Leben[Bearbeiten | Quelltext bearbeiten]

Heiner Bieg war ein Sohn des Georg Bieg und der Bertha Schneider. Die Familie zog 1924 nach Freiburg im Breisgau, wo er nach dem Besuch der Höheren Handelsschule von 1927 bis 1930 eine kaufmännische Lehre in der Freiburger Bücherstube absolvierte. Er war in dieser Zeit in der Bündischen Jugend aktiv. Bieg trat zum 1. August 1930 in die NSDAP ein (Mitgliedsnummer 287.964).[1] Er zog 1930 mit den Eltern nach Bad Krozingen, wo er die örtliche Hitlerjugend gründete und selbst zum HJ-Scharführer ernannt wurde. Bieg war die Jahre der Weltwirtschaftskrise arbeitslos. Bei der Machtübergabe an die Nationalsozialisten 1933 hatte er den Rang eines HJ-Gefolgschaftsführers. 1936 wurde er in Karlsruhe als stellvertretender Personalamtsleiter der HJ, Gebietsführung Baden, hauptberuflich in den Parteidienst eingestellt. 1937 baute er den HJ-Streifendienst in Freiburg auf und wurde zum Bannführer des Banns 113 in Freiburg ernannt.

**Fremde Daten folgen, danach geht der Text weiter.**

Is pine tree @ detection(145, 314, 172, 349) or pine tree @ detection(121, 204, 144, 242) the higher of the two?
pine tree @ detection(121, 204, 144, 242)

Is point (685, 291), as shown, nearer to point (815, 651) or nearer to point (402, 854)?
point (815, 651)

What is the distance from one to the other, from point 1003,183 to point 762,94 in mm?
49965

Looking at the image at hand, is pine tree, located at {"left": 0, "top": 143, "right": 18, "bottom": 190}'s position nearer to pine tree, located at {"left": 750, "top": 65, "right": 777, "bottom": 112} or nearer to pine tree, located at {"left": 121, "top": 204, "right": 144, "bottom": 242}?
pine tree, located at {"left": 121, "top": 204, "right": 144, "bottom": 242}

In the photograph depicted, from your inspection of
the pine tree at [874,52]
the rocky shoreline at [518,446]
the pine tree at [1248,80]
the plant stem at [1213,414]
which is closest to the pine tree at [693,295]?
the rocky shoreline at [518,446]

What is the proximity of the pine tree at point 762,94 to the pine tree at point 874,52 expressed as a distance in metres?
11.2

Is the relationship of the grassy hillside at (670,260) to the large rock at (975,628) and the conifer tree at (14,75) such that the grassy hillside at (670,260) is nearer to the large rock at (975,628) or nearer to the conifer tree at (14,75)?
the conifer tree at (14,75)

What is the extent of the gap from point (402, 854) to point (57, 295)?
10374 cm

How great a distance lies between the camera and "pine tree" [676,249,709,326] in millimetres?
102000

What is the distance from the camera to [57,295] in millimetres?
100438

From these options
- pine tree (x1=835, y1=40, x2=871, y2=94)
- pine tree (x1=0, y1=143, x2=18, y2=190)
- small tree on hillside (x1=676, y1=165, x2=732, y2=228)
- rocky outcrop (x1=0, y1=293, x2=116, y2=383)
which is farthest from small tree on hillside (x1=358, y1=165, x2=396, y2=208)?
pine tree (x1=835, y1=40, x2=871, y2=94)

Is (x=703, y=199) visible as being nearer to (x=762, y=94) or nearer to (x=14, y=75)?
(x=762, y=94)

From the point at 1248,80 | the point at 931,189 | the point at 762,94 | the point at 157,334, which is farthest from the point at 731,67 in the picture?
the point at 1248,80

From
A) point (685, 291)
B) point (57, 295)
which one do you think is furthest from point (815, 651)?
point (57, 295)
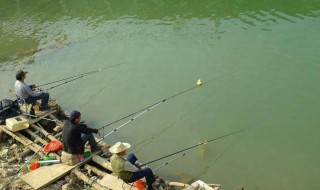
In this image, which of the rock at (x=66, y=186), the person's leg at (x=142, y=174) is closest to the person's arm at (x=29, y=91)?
the rock at (x=66, y=186)

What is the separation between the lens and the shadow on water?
23.7 m

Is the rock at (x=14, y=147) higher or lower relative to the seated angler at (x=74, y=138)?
lower

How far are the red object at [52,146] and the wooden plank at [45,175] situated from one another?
76 cm

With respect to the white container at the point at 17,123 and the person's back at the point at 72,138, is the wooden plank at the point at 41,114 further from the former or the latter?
the person's back at the point at 72,138

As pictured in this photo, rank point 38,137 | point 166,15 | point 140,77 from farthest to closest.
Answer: point 166,15, point 140,77, point 38,137

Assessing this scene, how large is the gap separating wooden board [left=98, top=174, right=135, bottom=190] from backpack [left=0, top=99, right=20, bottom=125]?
16.9 ft

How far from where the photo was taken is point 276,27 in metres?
22.2

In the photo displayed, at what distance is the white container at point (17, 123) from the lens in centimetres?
1257

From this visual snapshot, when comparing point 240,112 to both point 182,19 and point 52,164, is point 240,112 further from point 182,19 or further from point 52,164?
point 182,19

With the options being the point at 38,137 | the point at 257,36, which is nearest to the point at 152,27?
the point at 257,36

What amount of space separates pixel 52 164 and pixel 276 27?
1658 centimetres

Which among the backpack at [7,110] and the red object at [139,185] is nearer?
the red object at [139,185]

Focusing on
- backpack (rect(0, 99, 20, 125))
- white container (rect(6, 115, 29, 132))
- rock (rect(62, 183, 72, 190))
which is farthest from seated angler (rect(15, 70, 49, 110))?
rock (rect(62, 183, 72, 190))

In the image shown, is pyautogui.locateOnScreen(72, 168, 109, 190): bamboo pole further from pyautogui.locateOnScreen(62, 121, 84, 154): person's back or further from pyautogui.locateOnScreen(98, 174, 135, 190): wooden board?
pyautogui.locateOnScreen(62, 121, 84, 154): person's back
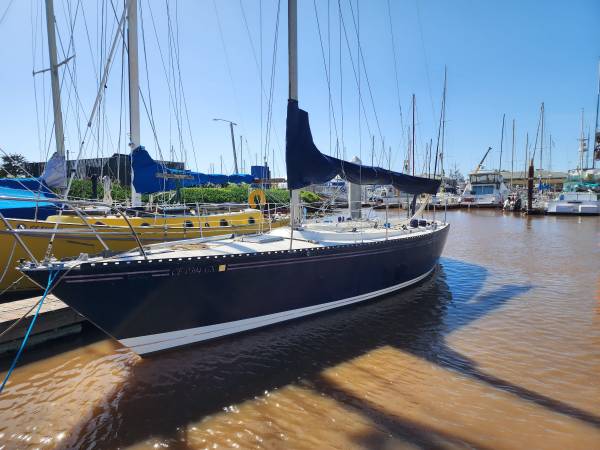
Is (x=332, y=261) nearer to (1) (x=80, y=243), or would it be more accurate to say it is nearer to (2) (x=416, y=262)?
(2) (x=416, y=262)

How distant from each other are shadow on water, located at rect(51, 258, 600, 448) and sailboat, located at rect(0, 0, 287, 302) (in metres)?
3.40

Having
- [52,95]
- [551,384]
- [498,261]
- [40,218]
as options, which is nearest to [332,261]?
[551,384]

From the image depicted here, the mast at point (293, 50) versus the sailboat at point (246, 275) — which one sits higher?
the mast at point (293, 50)

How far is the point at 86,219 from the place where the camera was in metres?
8.62

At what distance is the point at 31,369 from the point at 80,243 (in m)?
4.22

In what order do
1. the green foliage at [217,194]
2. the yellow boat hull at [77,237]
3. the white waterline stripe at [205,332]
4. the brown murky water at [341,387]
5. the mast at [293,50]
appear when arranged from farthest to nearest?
the green foliage at [217,194] < the yellow boat hull at [77,237] < the mast at [293,50] < the white waterline stripe at [205,332] < the brown murky water at [341,387]

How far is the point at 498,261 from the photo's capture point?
15.1 metres

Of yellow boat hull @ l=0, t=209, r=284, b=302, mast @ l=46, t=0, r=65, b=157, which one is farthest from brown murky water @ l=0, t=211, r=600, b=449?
mast @ l=46, t=0, r=65, b=157

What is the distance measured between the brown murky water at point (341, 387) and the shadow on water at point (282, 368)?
0.07 feet

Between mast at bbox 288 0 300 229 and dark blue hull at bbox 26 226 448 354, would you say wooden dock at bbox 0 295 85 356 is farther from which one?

Nach einer Wehrübung bei der Wehrmacht entwickelte er ein Großgeländespiel, bei dem im Juli 1938 über 1200 Freiburger HJ-Mitglieder gegen 300 Baden-Badener HJ-Mitglieder Krieg spielten, Bieg sicherte sich dafür Spenden bei der örtlichen Wirtschaft. Von der Stadtregierung verlangte er eine drastische Erhöhung der Zuschüsse für das HJ-Zeltlager, die vollständige Finanzierung der vormilitärischen Ausbildung bei der HJ und eine Erhöhung des Zuschusses für das HJ-Stadtspiel.

Bieg wurde 1939 zur Wehrmacht eingezogen und heiratete am 1. September 1939 in der ersten Freiburger Kriegstrauung Hildegard Aschenbrenner, eine BdM-Führerin. Sie war eine Nichte des Dom-Kapitulars Thomas Aschenbrenner (1885–1963). Bieg nahm 1940 als Unteroffizier am Frankreichfeldzug teil. Im April 1941 wurde er auf eigenen Antrag vom Wehrdienst beurlaubt, um seine Arbeit in der Freiburger HJ wieder aufzunehmen. Ende 1941 entsandte die Reichsjugendführung ihn mit einem Diplomatenpass versehen in die Schweiz. Er wurde zum Oberbannführer (vergleichbar einem SS-Standartenführer) der HJ befördert und wurde als Landesjugendführer der Reichsdeutschen Jugend (RDJ) in die Schweiz versetzt. Er arbeitete als Beamter der deutschen Botschaft.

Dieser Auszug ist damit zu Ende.